- _Passage shown_
- Opening Delimiter -
Operational reforms soon followed.
From June, the dynamic cash reserve requirement was recalibrated to better align cedi deposits with cedi reserves and foreign currency deposits with foreign currency reserves, correcting long-standing liquidity mismatches.
In September, the policy rate corridor was widened to improve short-term liquidity management, while tighter net open position limits in October curtailed speculative foreign currency exposure on bank balance sheets.
The Bank of Ghana also re-engineered its Open Market Operations, introducing longer-tenor sterilisation instruments and restoring the 14-day bill as the main OMO tool.
These measures reshaped liquidity planning and market pricing across the financial system.
The results, according to the Governor, were evident. Inflation, which stood above 23 percent at the beginning of the year, declined steadily into single digits by November, reaching levels last seen in 2019.
Over the same period, the cedi appreciated cumulatively by more than 20 percent. With disinflation firmly established, the MPC was able to cut the policy rate by a cumulative 1,000 basis points over the year, a move Dr. Asiama said would not have been credible without the earlier tightening.
Confidence also returned to the fixed income market. Trading volumes on the Ghana Fixed Income Market more than doubled by October compared to the previous year, signalling renewed market activity after the disruption caused by the domestic debt exchange.
Repairing Banks
Beyond macroeconomic stability, Dr. Asiama stressed that 2025 was equally about repairing and strengthening the banking system itself.
The sector entered the year still burdened by the effects of the Domestic Debt Exchange Programme, with capital adequacy pressures widespread. By the end of 2024, eleven banks were below the prudential capital threshold.
- Closing Delimiter -
- _Given information_
- Opening Delimiter -
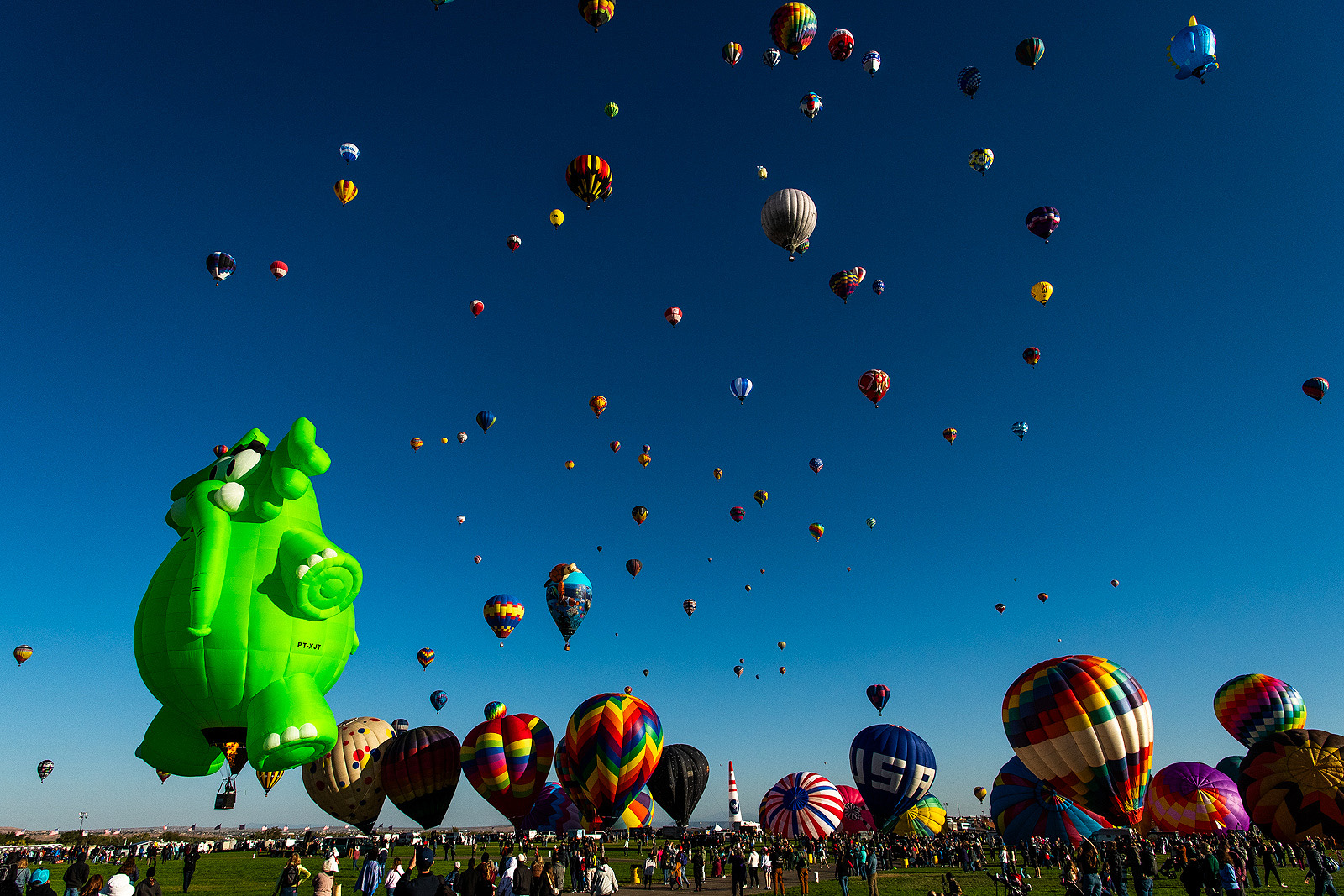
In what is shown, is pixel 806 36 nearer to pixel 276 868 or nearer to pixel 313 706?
pixel 313 706

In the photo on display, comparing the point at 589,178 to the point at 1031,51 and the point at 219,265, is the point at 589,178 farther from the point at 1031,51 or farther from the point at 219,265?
the point at 1031,51

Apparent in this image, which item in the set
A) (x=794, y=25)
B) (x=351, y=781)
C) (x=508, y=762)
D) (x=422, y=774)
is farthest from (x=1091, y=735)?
(x=351, y=781)

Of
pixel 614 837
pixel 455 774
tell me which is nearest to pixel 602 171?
pixel 455 774

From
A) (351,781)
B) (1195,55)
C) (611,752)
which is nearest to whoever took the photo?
(1195,55)

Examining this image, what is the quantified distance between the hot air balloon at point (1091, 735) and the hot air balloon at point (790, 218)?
14.4 metres

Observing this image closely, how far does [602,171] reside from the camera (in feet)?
74.1

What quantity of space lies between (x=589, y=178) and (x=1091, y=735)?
20538 mm

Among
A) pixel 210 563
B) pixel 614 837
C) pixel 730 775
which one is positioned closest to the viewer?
pixel 210 563

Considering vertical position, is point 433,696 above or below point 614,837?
above

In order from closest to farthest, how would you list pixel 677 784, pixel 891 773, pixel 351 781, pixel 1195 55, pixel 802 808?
1. pixel 1195 55
2. pixel 351 781
3. pixel 891 773
4. pixel 677 784
5. pixel 802 808

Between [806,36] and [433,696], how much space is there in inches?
1353

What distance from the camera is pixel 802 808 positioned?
110 ft

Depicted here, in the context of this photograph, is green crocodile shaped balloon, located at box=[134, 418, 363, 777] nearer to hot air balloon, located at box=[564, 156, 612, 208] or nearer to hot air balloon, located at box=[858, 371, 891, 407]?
hot air balloon, located at box=[564, 156, 612, 208]

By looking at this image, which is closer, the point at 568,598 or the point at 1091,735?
the point at 1091,735
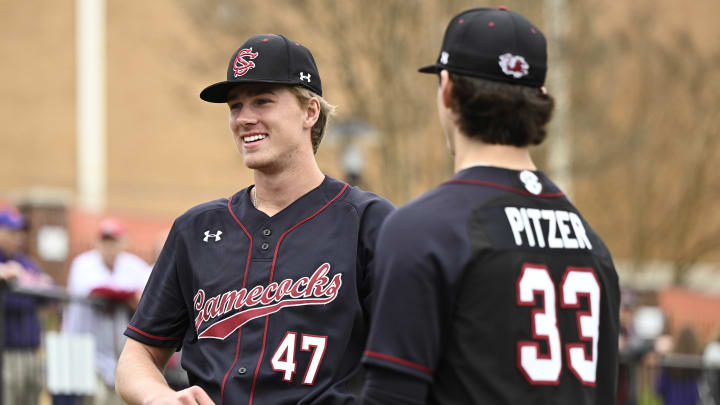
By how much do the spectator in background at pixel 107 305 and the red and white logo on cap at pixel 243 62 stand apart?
211 inches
- Closing Delimiter -
- _Task requirements_
A: Reproduce the stretch of the Bank of Ghana passage from "Repairing Banks" through "prudential capital threshold.".
B: Answer from the Bank of Ghana passage:
(i) Which instrument was restored as the main OMO tool?
(ii) By how much did the MPC cut the policy rate over the year?
(iii) How many banks were below the prudential capital threshold by the end of 2024?

- _Your written answers_
A:
Repairing Banks
Beyond macroeconomic stability, Dr. Asiama stressed that 2025 was equally about repairing and strengthening the banking system itself.
The sector entered the year still burdened by the effects of the Domestic Debt Exchange Programme, with capital adequacy pressures widespread. By the end of 2024, eleven banks were below the prudential capital threshold.

B:
(i) The 14-day bill
(ii) A cumulative 1,000 basis points
(iii) Eleven